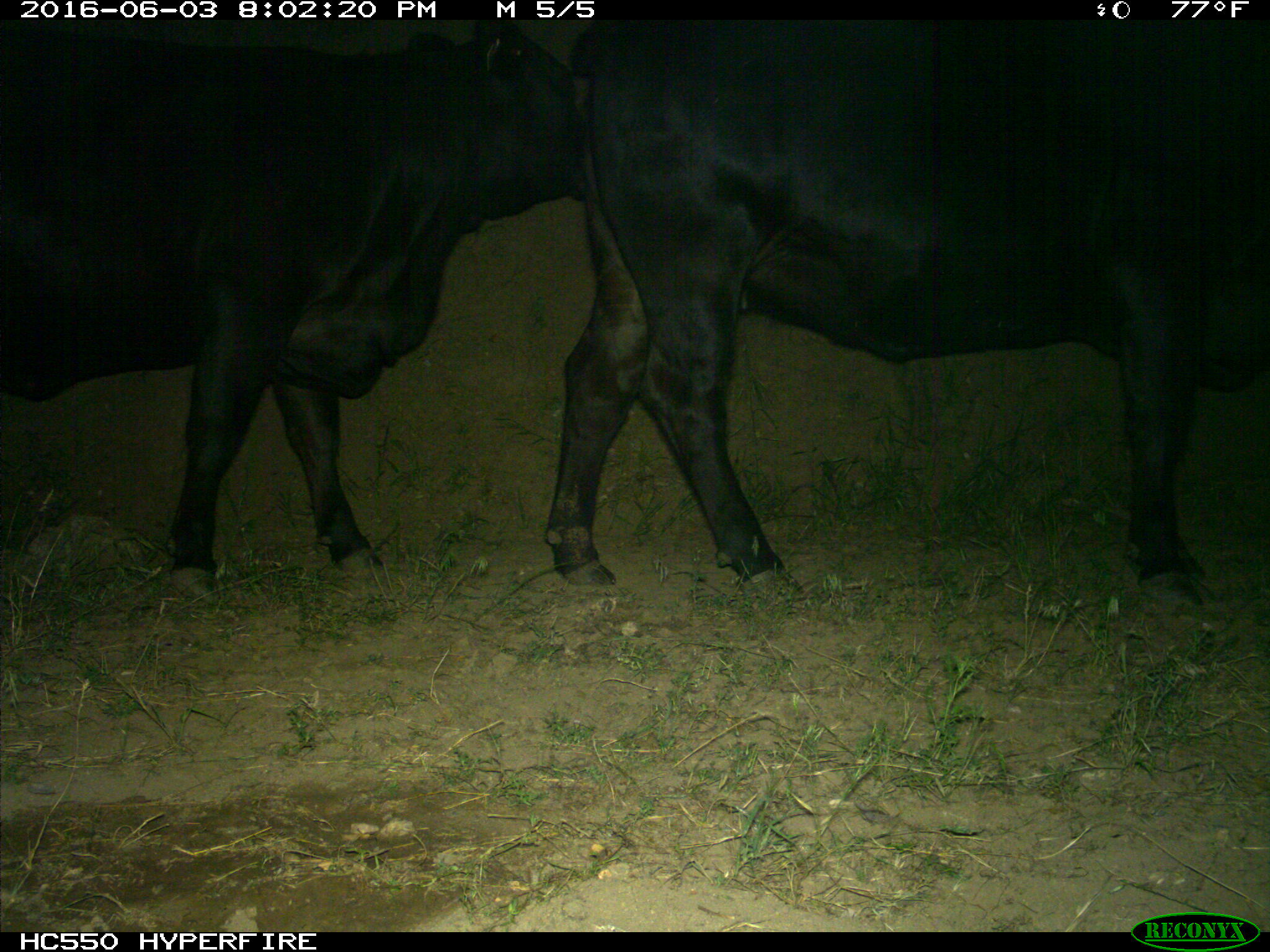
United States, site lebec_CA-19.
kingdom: Animalia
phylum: Chordata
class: Mammalia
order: Artiodactyla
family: Bovidae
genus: Bos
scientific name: Bos taurus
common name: domestic cow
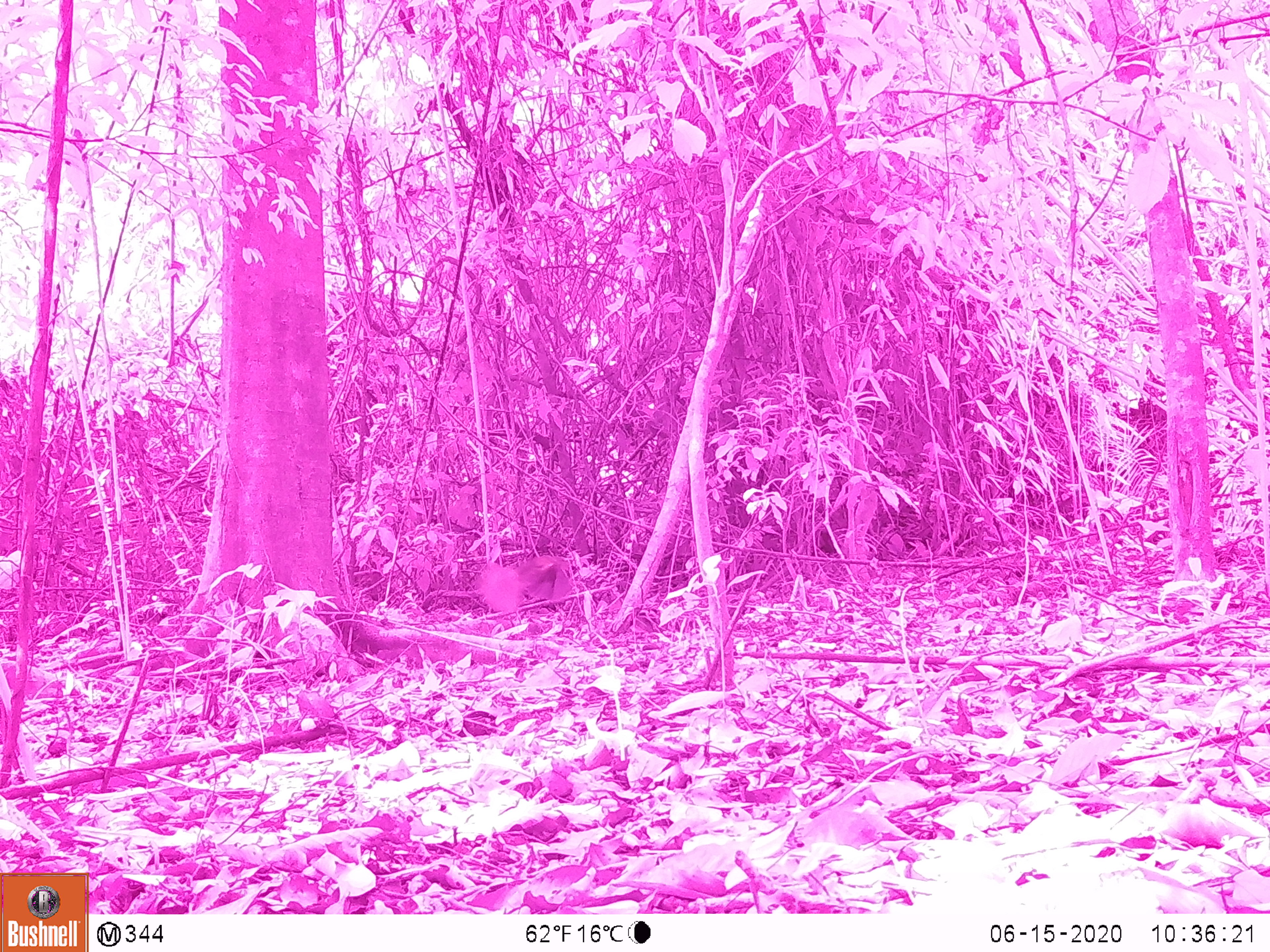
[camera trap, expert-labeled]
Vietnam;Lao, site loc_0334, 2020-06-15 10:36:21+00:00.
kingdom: Animalia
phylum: Chordata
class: Mammalia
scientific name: Mammalia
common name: mammal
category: unidentified small mammal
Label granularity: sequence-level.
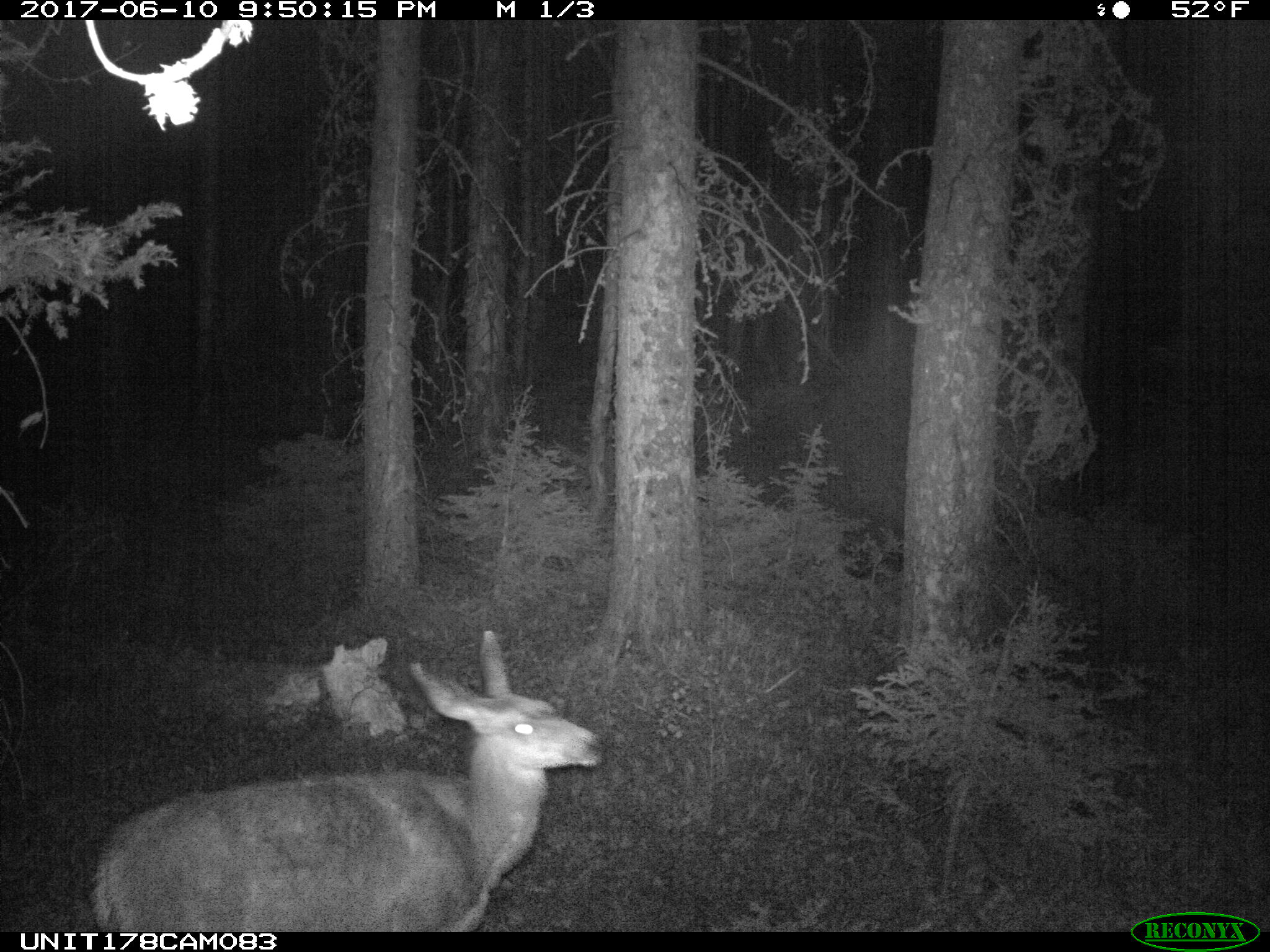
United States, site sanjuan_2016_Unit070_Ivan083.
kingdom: Animalia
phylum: Chordata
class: Mammalia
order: Artiodactyla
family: Cervidae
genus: Odocoileus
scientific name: Odocoileus hemionus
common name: mule deer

========================

▶ **TASK DETAILS**: Nothing but the lines from the one containing "scientific name: Bos taurus" to the last line of the records should be returned, exactly as they appear and without pictures.

▶ **OUTPUT**:
scientific name: Bos taurus
common name: domestic cow
[camera trap, expert-labeled]
Vietnam;Lao, site loc_0334, 2020-06-15 10:36:21+00:00.
kingdom: Animalia
phylum: Chordata
class: Mammalia
scientific name: Mammalia
common name: mammal
category: unidentified small mammal
Label granularity: sequence-level.
United States, site sanjuan_2016_Unit070_Ivan083.
kingdom: Animalia
phylum: Chordata
class: Mammalia
order: Artiodactyla
family: Cervidae
genus: Odocoileus
scientific name: Odocoileus hemionus
common name: mule deer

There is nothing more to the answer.